Comme expliqué plus haut, le scénario se découpe à peu près en 5 séquences, toutes très longues (le film dure 2h15), mais néanmoins découpées (pas de longs plans séquences ici), exposant des situations étirées, et dont la tension fait office de cocotte minute que l’on pressent susceptible d’exploser à tout moment. Et à ce titre, il est bien évidemment impossible de ne pas s’attarder sur la prestation tout bonnement démente de Elisabeth Moss, grande actrice dont on connaissait déjà les capacités à se lâcher totalement, sans la moindre inhibition, donnant tout à ses rôles. Elle passe ici un cap supplémentaire, apparaissant déchaînée dès la première scène lorsqu’elle est sur scène. Toujours fébrile, mais dans le ton juste, on croît à chaque instant à cette rock star faisant forcément penser à Courtney Love, leadeuse du groupe Hole et veuve de Kurt Cobain (ne serait-ce que dans la façon de chanter), et dont le mode de vie demande une implication physique et psychologique telle qu’elle semble ne pouvoir aller de pair qu’avec les excès que l’on imagine, créant une dépendance et une dépression mettant à mal autant sa vie familiale que le groupe. Mais loin de tout cliché, le cinéaste joue sur la durée des scènes pour créer un malaise grandissant, et atteignant une sorte d’apogée en son milieu, créant une sorte de fissure dans le climat jusque là particulièrement agressif du film.
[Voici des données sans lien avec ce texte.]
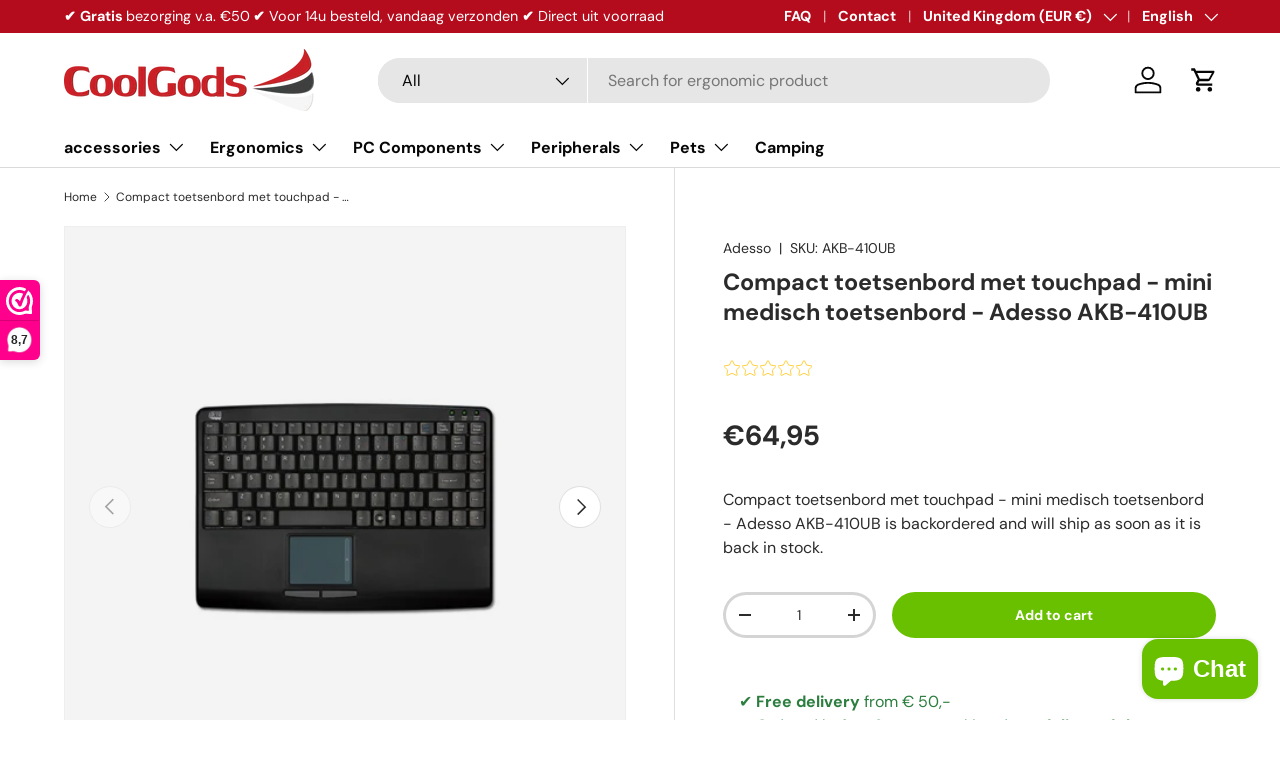

--- FILE ---
content_type: application/x-javascript; charset=utf-8
request_url: https://consent.cookiebot.eu/e523108d-1233-4517-b42d-9c3bcd47ce8a/cc.js?renew=false&referer=coolgods.com&dnt=false&init=false
body_size: 48
content:
if(console){var cookiedomainwarning='Error: The domain COOLGODS.COM is not authorized to show the cookie banner for domain group ID e523108d-1233-4517-b42d-9c3bcd47ce8a. Please add it to the domain group in the Cookiebot Manager to authorize the domain.';if(typeof console.warn === 'function'){console.warn(cookiedomainwarning)}else{console.log(cookiedomainwarning)}};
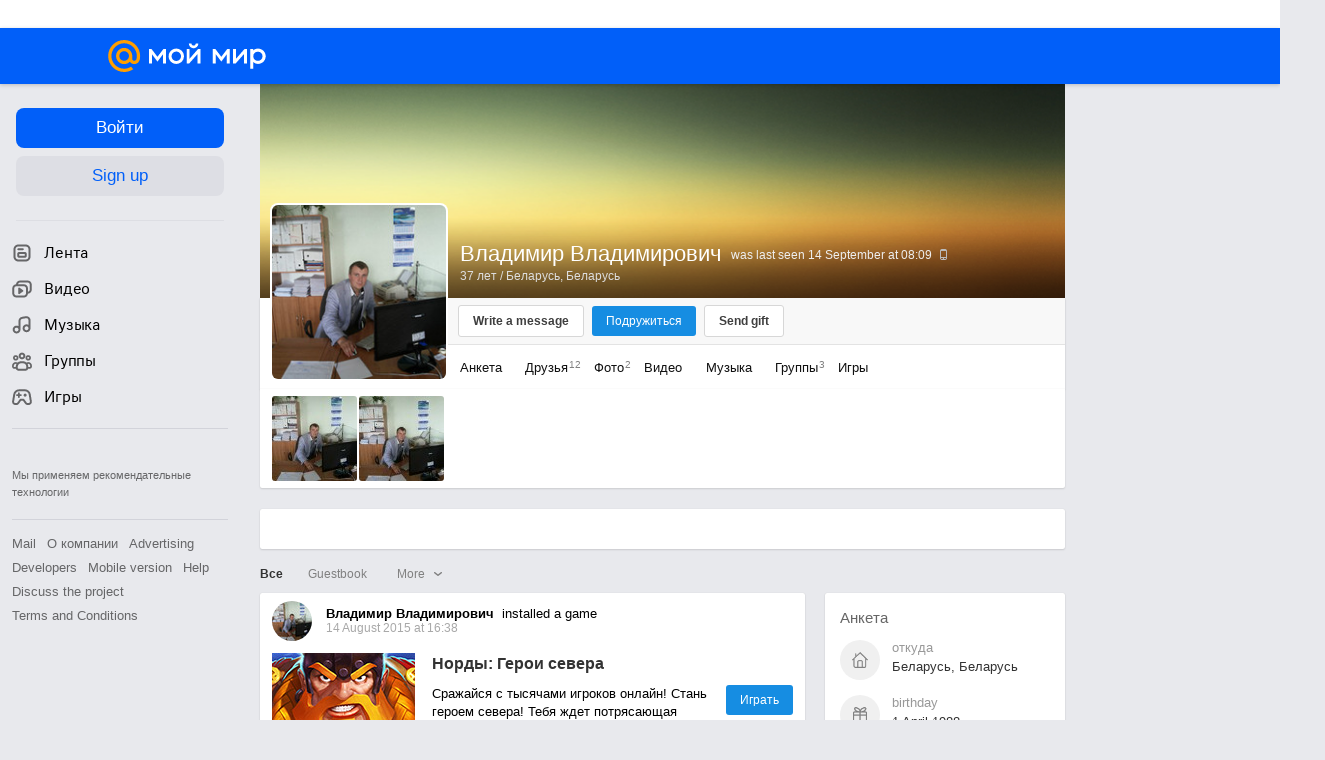

--- FILE ---
content_type: application/javascript
request_url: https://my4.imgsmail.ru/mail/ru/images/js/myjs/mm/out/min/home/view-event_revcb48d4c807.js
body_size: 1311
content:
define(["jquery","client-server","counters","util/promise","util/helpers","isInViewport","jquery.jcarousel"],function(a,b,c,d,e){"use strict";var f,g,h,i=new d(function(b){var c=a("html");c.hasClass("window-loaded")?b():a(window).on("load",function(){b()})}),j=function(b,c,d){return d=a(d),b.push(d.data("viewId")),c},k=function(){var a=[];return{add:function(b){a.push(b)},count:function(){a.length&&(c.astat(a),a=[])}}},l={sendStat:function(a,c){a.length&&(b.func("video_channel.send_stat",{type:"view_video",group_id:a.join(",")}),a=[]),c.length&&(b.func("multipost.adv_send_stat",{pids:c.join(",")}),c=[])},stat:function(b){var d,e,k,l,m=[],n=[];h&&(d=a(".stat-channels:in-viewport"),d.each(j.bind(this,m)),d.removeClass("stat-channels"),d=null,e=a(".b-history-event.stat-adv-post:in-viewport"),e.each(j.bind(this,n)),e.removeClass("stat-adv-post"),e=null,k=a(".b-history__adv-post-carousel__wrap"),k.size()&&k.data("jcarousel")&&k.jcarousel("visible").filter(":not([data-viewed])").each(j.bind(this,n)).attr("data-viewed","1"),n.forEach(c.myrb.bind(null,23244649)),l=a(".b-history-event.stat-commercial-post:in-viewport"),l.each(c.myrb.bind(null,23291168)),l.removeClass("stat-commercial-post"),l=null),a(".stat-astat:in-viewport").each(function(d,e){var h,i=[],j=a(e),k={version:1,category:{}};return h=j.data("astat").split(":"),i={UserID:h[0]||"0",Type:h[1],EvID:h[2],JournalID:h[3]||"0",ParentJournalID:h[4],ParentEvID:h[5],LikesCnt:h[6],CommentsCnt:h[7],IsRecommend:h[9],CountryID:h[10]},this.queue.add(i),f&&(k.category[f]=i,c.dwh(k),"first"!==b&&c.dwh({version:1,category:{"news-feed-scrolls":{UserID:g||"0",HistoryType:f}}})),j.removeClass("stat-astat"),d}.bind(this)),i.then(this.sendStat.bind(this,m,n))},checkWatch:function(){if(e.isFunction(this.onWatched)){var b=a("[data-dynamic-event]:in-viewport");b.each(function(b,c){return this.onWatched(a(c)),b}.bind(this)),e.isFunction(this.onHidden)&&(this.$dynamicEventsInViewport.filter(function(c,d){a(d).is(b)||this.onHidden(a(d))}.bind(this)),this.$dynamicEventsInViewport=b)}},onScrolled:function(){this.timeout&&(window.clearTimeout(this.timeout),this.timeout=null),this.timeout=window.setTimeout(this.stat.bind(this),200),this.checkWatch()},advCarouselAnimateEnd:function(){this.stat()}},m=e.throttle(l.onScrolled.bind(l),50),n=l.advCarouselAnimateEnd.bind(l);return{init:function(b,c){f=b.data("history-dstat"),g=b.data("history-user"),h=b.data("historyView"),a(window).on("scroll",m),this.checkWatchInterval=setInterval(this.checkWatch.bind(this),1500),l.queue=new k({activeId:g}),l.stat("first"),this.statInterval||(this.statInterval=setInterval(l.queue.count.bind(l),5e3)),l.$dynamicEventsInViewport=[],l.onWatched=c.onWatched,l.onHidden=c.onHidden},initAdvCarousel:function(){a(".b-history__adv-post-carousel__wrap").on("jcarousel:animateend",n),l.stat("first")},checkWatch:l.checkWatch.bind(l),destroy:function(){a(window).off("scroll",m),a(".b-history__adv-post-carousel__wrap").off("jcarousel:animateend",n),clearInterval(this.statInterval),clearInterval(this.checkWatchInterval),delete this.statInterval,l.queue.count.call(l),l.timeout&&window.clearTimeout(l.timeout)}}});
Se posant à ce moment précis, pour nous présenter le personnage chez elle, après une ellipse (tout le film est construit ainsi, chaque bloc de séquence étant lié par de petites scènes filmées à la façon de « home movies »), cela nous permet de nous reposer quelque peu l’esprit, et c’est l’occasion de scènes très touchantes, dont la plus marquante est cette pause musicale, où Elisabeth Moss, seule au piano, chante avec une voix fragile mais juste, la balade « Heaven » de Bryan Adams, pour sa petite fille qui lui a demandé de lui chanter quelque chose. Un instant assez miraculeux, en plan fixe et en temps réel, où sont réunis dans le même cadre la mère dans une situation de fragilité extrême, et la petite fille innocente, et inconsciente des excès de sa mère. A ce moment précis, ne reste que la tendresse, suspendue, qui touche droit au cœur.

Des moments forts, le film en compte un certain nombre, pas loin à certains instants du cinéma sensoriel de Gaspar Noé, dans les choix d’éclairages, et la frénésie régnant de partout sur l’écran. On regrette d’ailleurs que le cinéaste n’ose aller encore plus loin dans l’extrême, ayant créé une ambiance propice à tous les débordements, mais semblant tout de même se contenir. On regrette également qu’il n’ait pas plus utilisé le plan séquence, qui nous aurait semblé idéal pour accentuer le sentiment de temps réel et de claustrophobie. On est donc pas au niveau de « Climax », mais l’expérience mérite tout de même d’être vécue dans une salle de cinéma, tant sa maîtrise filmique et rythmique en fait un morceau de cinéma tout sauf négligeable, rompant avec le tout venant.

Porté de bout en bout par son actrice phénoménale, et doté d’une écriture bétonnée, en termes de dialogues, le résultat estomaque régulièrement, et fascine toujours. Réservé à un public averti, donc, ayant soif d’expériences radicales (peut-être pas assez à notre goût) et libres.